··· READING TEXT

Techniques to Break Words
https://adrianroselli.com/2024/02/techniques-to-break-words.html
A few days ago Benjy Stanton asked about breaking long words in tables. I offered a suggestion, which may or may not have worked. I never asked.
My failure to follow up aside, it reminded me that I have had to walk clients through text wrapping and word breaking more than once. I decided I wanted a blog post dated 29 February, so I took a demo I had for word breaking, beat it up a bit, and rushed this post out.
Demo #anchor
I made a page that allows you to play around with a few variations on breaking words. I use long single words in English, German, Hebrew (right-to-left), Hindi, Japanese, and Arabic (right-to-left). They are probably all terrible examples since I speak none of those. I also have a long web page address and a long email. Then I replicate those each into a table.
The buttons allow you to toggle table layout, which CSS properties you use, and the width of the containers so you can see where else words will break. You can visit the debug mode and run it full screen if that helps.
CSS Bits #anchor
The samples are all affected by CSS, but the first of the boxes uses only CSS to achieve the word breaking.
table-layout
#anchor
The tables are set to 100%
wide. With this set, you can toggle table-layout: fixed
on and off. When active, the browser tries to fit the table into that defined width, which means all sorts of overflowing and word breaking. This only applies to the tables at the bottom of each block.
When the words break, how they break is affected by what follows.
word-break
#anchor
For this option, I set word-break: break-all
, which breaks words anywhere the browser wants in order to try to fit in the defined width. It ignores any breaking cues you provide. Chinese, Japanese, and Korean (CJK) text is supposed to be exempted from this.

······
··· RECORDS PROVIDED

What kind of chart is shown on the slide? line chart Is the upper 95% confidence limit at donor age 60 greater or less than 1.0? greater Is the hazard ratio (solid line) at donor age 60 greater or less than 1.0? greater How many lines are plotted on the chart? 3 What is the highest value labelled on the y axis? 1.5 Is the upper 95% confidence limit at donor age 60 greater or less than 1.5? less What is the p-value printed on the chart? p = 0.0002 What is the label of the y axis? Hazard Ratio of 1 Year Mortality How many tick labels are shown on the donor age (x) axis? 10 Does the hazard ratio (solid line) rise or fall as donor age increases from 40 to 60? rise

······
··· RECORDS PROVIDED

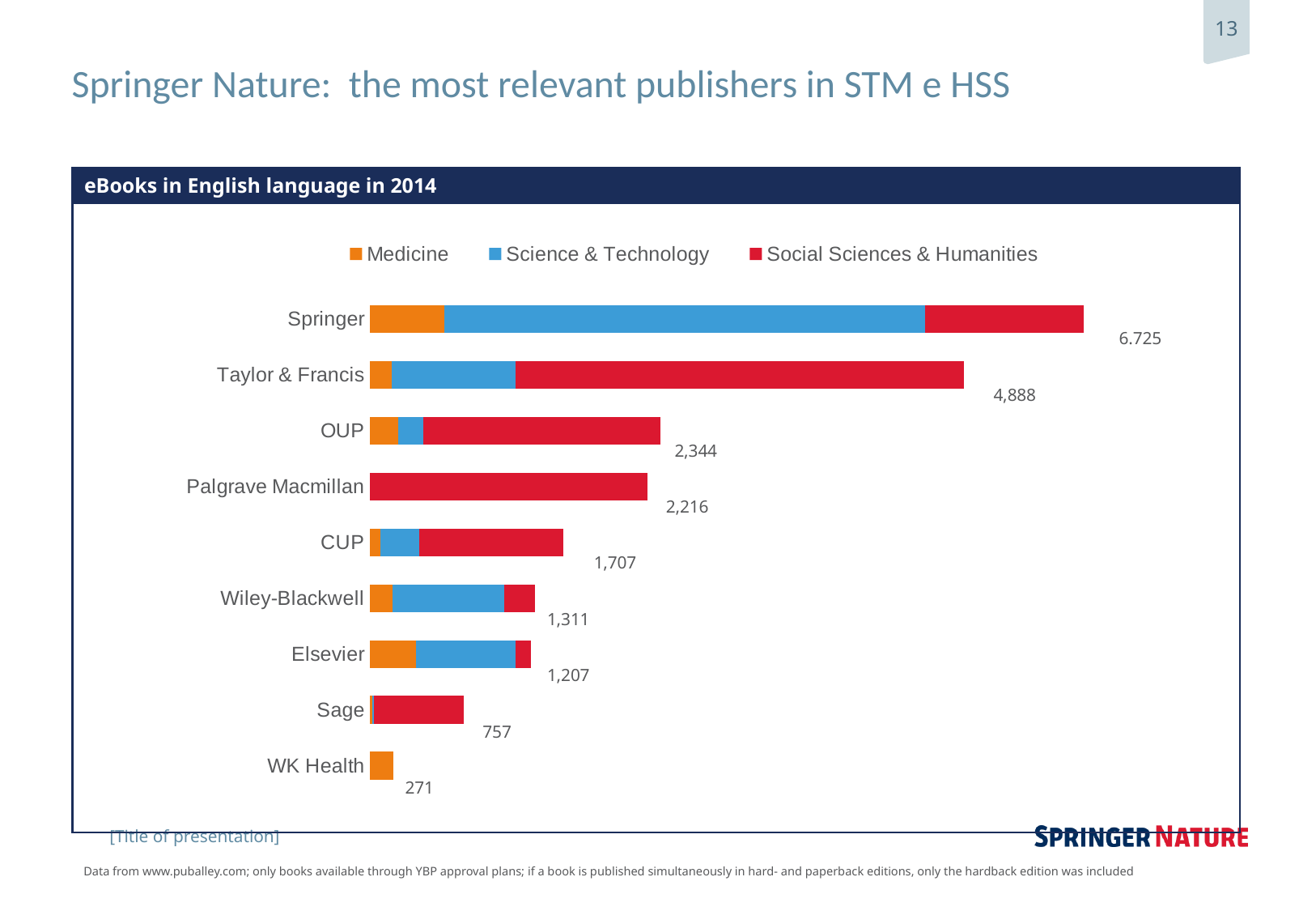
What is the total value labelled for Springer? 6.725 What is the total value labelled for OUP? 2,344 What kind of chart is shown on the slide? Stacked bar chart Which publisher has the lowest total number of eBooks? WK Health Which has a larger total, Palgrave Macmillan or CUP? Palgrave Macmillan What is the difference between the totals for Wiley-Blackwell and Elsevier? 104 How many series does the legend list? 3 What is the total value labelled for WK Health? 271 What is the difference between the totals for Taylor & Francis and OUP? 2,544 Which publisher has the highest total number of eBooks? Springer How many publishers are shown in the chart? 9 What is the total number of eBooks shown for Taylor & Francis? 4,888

······

> _TASK_: Write the next part of the article on techniques to break words, picking up after its last sentence. The records stand apart from the text and have nothing to do with it.

> _RESULT FOR THIS TASK_:
This approach adds no hyphens. It just snaps a word wherever.
overflow-wrap
#anchor
I am using overflow-wrap: anywhere
because it is the most aggressive of the overflow-wrap
values. It will try to honor any breaking cues you provide within the word
This approach also adds no hyphens — unless you provide hints (which I cover below).
hyphens
#anchor
This might be the property you expected. The hyphens: auto
will break words and add hyphens based on the language (lang
) and the browser’s own dictionary.
The browser may not get foreign language hyphenation right.
hyphens: manual
#anchor
I don’t have a button for this option. The last column has hyphens: manual
so you can compare it alongside the other columns. It only works with the soft hyphen character, which is a great opportunity for me to transition…
HTML Bits #anchor
Columns two, three, and four use HTML to signal where to break words. The same CSS is applied to them as the first column, but you can see different impacts in these three columns.
<wbr>
#anchor
The word break element, <wbr>
, tells a browser that where it sits is a perfectly fine place to break a word. If it wants.
It will not add hyphens. Probably reserve this for web page addresses, emails, code, or other places where transcription accuracy is critical.
Here is the position of all the <wbr>
s in the English word, the web address, and the email:
super<wbr />cali<wbr />frag<wbr />il<wbr />is<wbr />tic<wbr />ex<wbr />pial<wbr />id<wbr />oc<wbr />ious
https:<wbr />//en<wbr />.wikipedia<wbr />.org<wbr />/wiki<wbr />/The<wbr />_King<wbr />_in<wbr />_Yellow
JR<wbr />-Bob<wbr />.Dobbs<wbr />@CoSG<wbr />.example<wbr />.com
­
#anchor
The soft hyphen isn’t really HTML, but you stuff it into your HTML page in order for it to work. While ­
is meant to work with hyphens: manual
, it does its job when you don’t set it at all.
Unlike <wbr>
, you should add ­
only where you know a word should break. You can compare the first and last columns of the demo to see where they mismatch. Probably don’t do it on words in a language you don’t know.
Here is the position of all the ­
s in the English word, the web address, and the email:
super­cali­frag­il­is­tic­ex­pial­id­oc­ious
https:­//en­.wikipedia­.org­/wiki­/The­_King­_in­_Yellow
JR­-Bob­.Dobbs­@CoSG­.example­.com
Other Bits #anchor
Rounding out the buttons in the demo.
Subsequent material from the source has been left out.